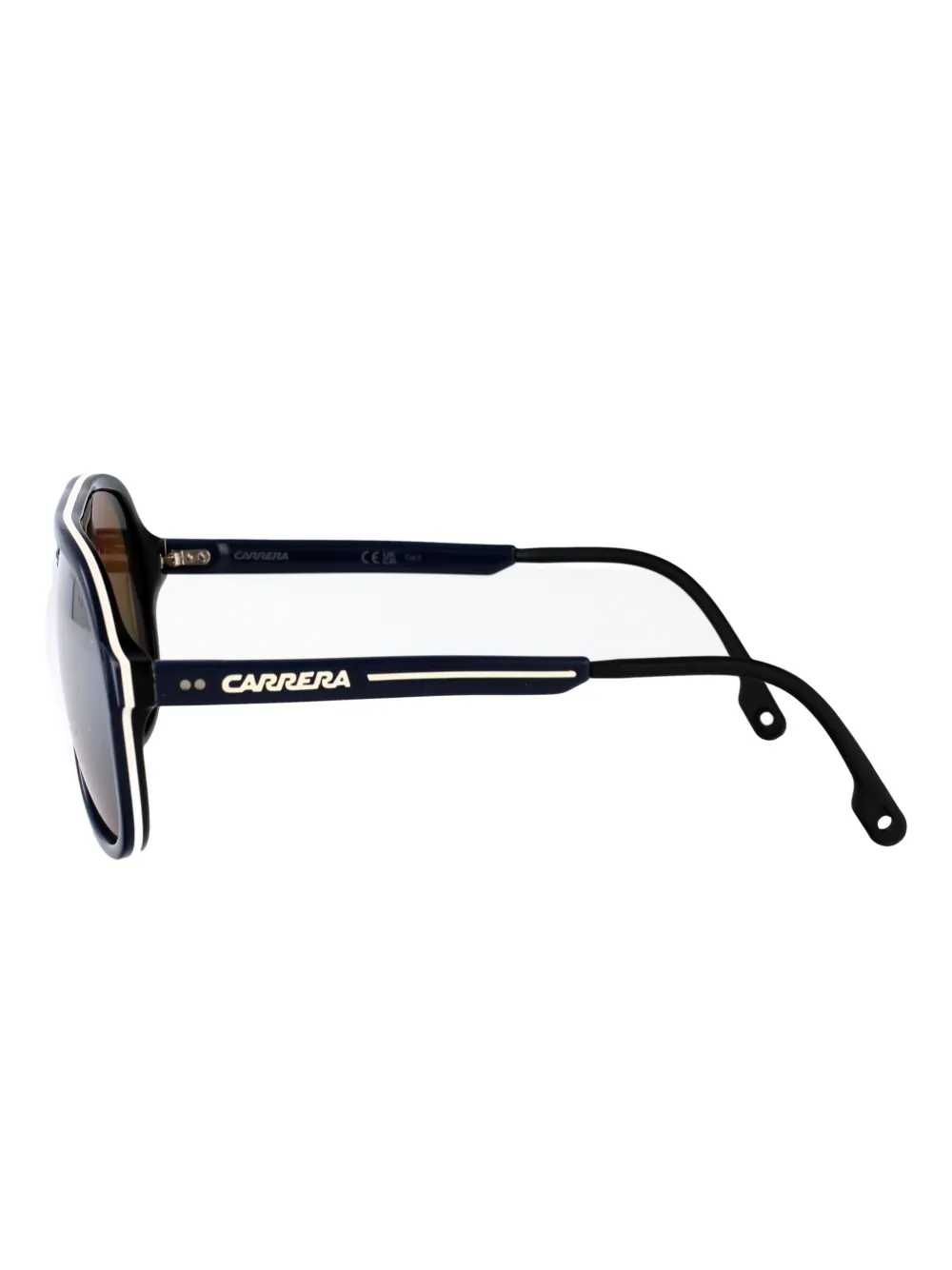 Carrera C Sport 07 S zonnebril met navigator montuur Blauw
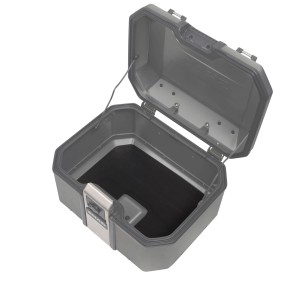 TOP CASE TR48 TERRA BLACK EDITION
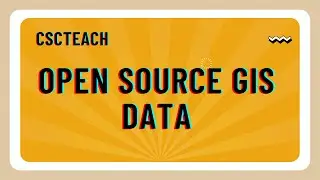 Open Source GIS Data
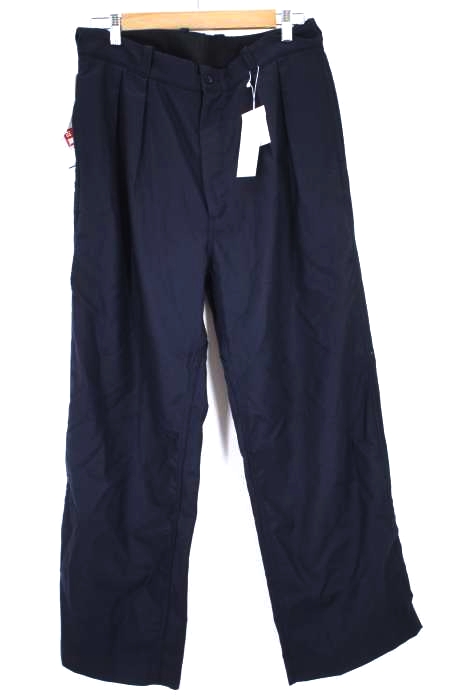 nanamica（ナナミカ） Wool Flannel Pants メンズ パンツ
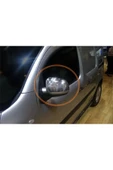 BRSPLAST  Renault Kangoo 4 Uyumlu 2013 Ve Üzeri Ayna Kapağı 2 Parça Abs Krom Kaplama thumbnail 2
+ + +
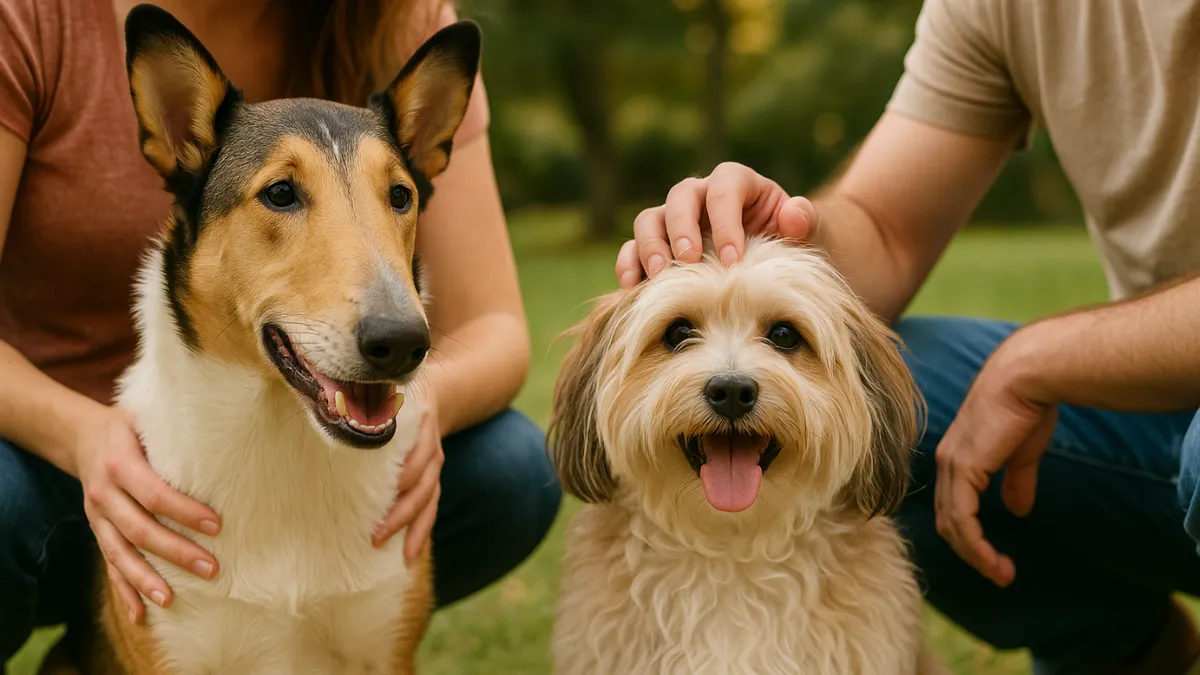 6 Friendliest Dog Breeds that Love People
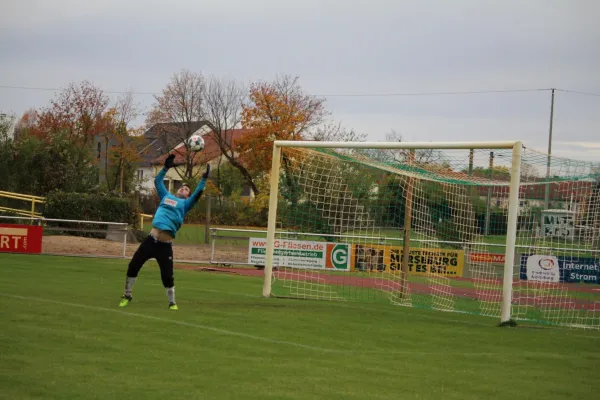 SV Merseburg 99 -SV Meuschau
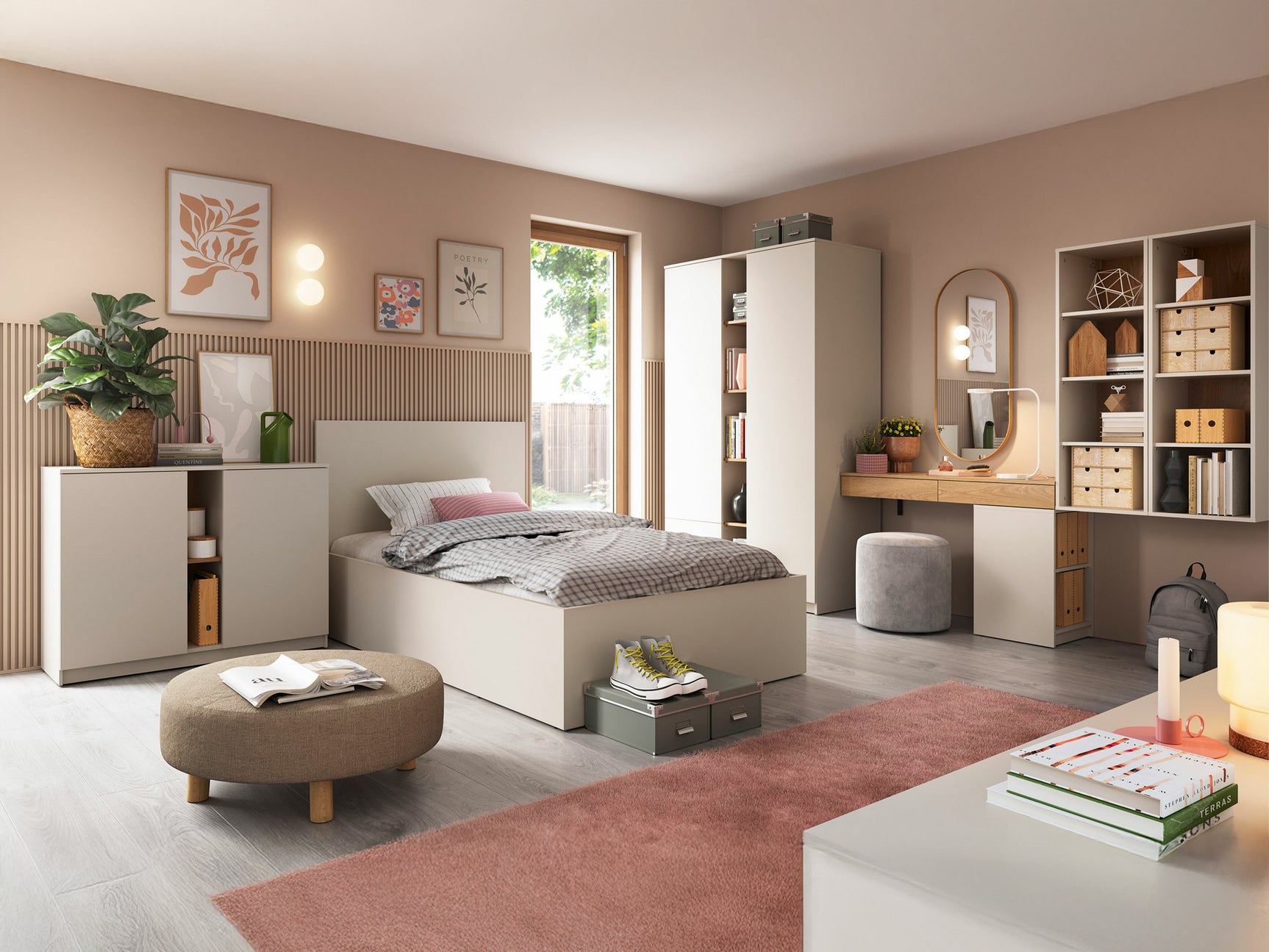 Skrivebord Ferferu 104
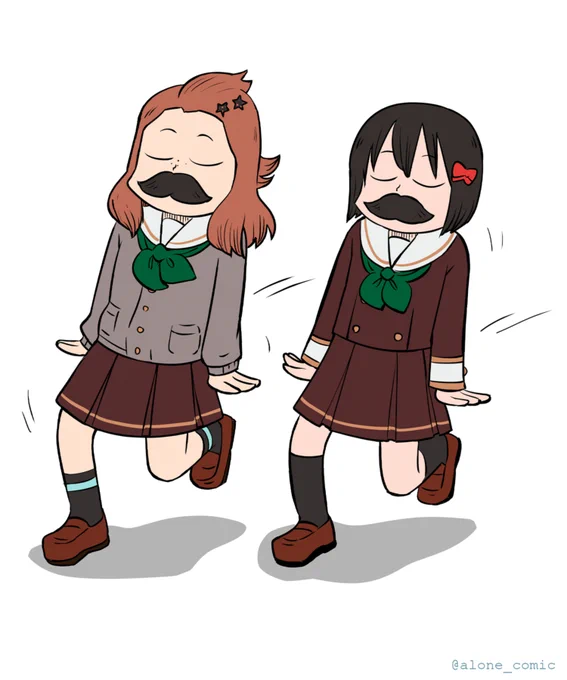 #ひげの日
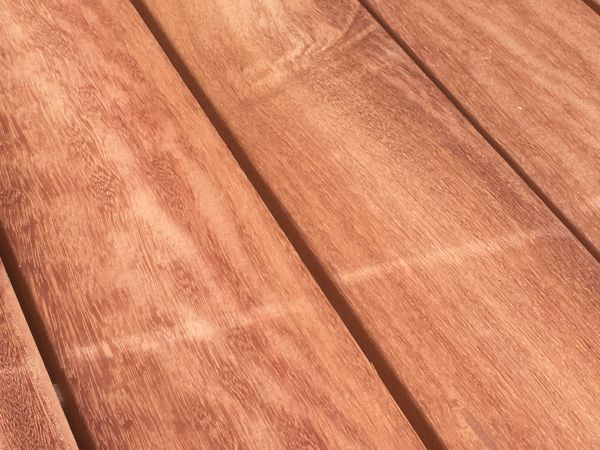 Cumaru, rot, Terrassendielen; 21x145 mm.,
+ + +
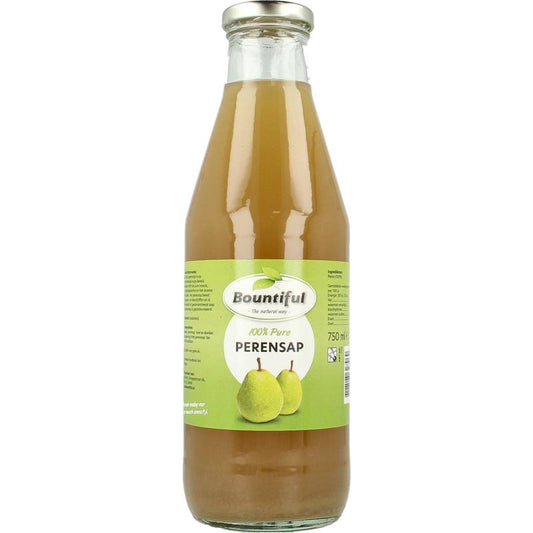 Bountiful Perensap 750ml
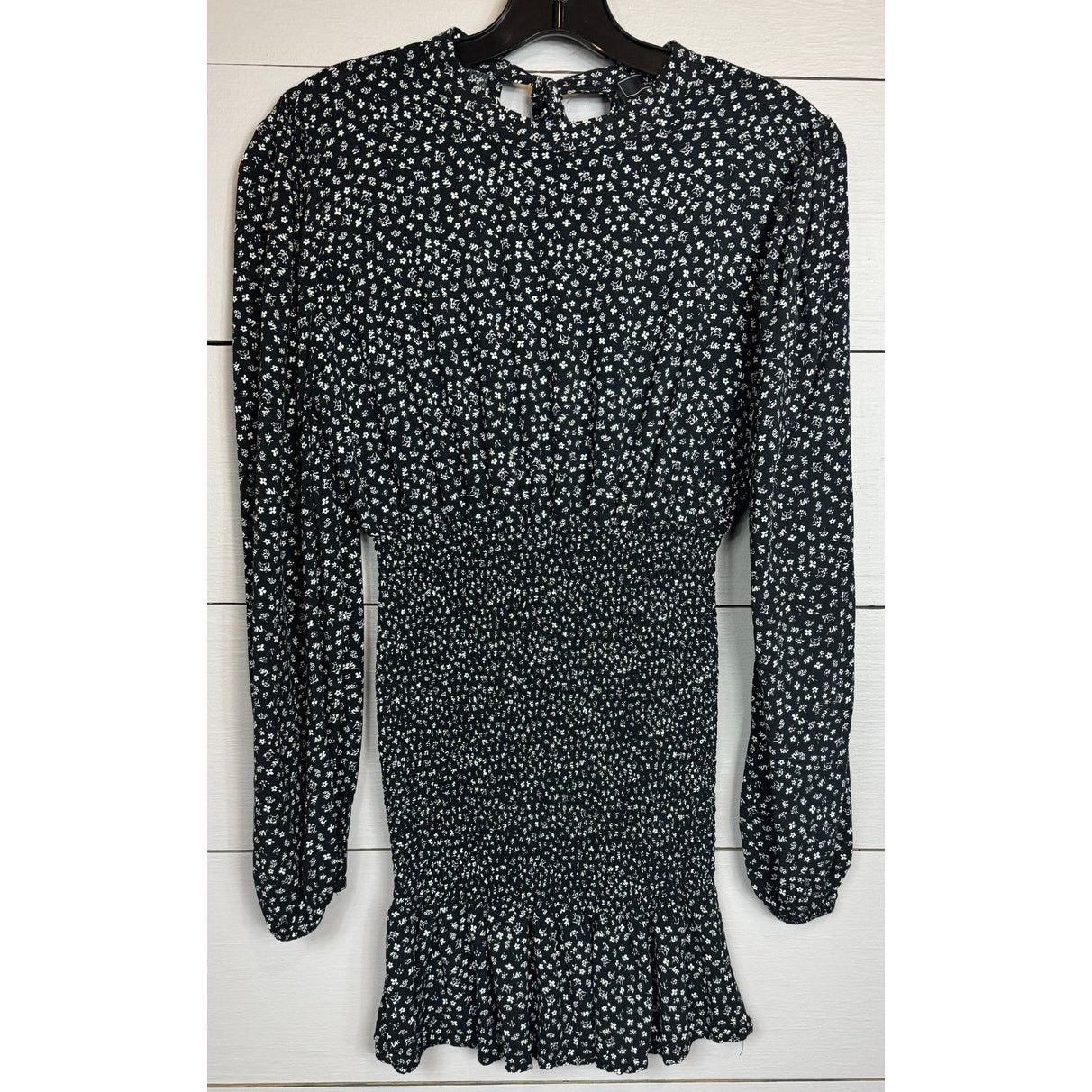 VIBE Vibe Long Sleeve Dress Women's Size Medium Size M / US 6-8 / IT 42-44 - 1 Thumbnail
+ + +
• Exercise:
Retype the rows starting at the one containing "Bountiful Perensap 750ml" and ending with the one containing "VIBE Vibe Long", copying each character as it appears and leaving out the pictures.

• Result of the task:
 Bountiful Perensap 750ml
 VIBE Vibe Long Sleeve Dress Women's Size Medium Size M / US 6-8 / IT 42-44 - 1 Thumbnail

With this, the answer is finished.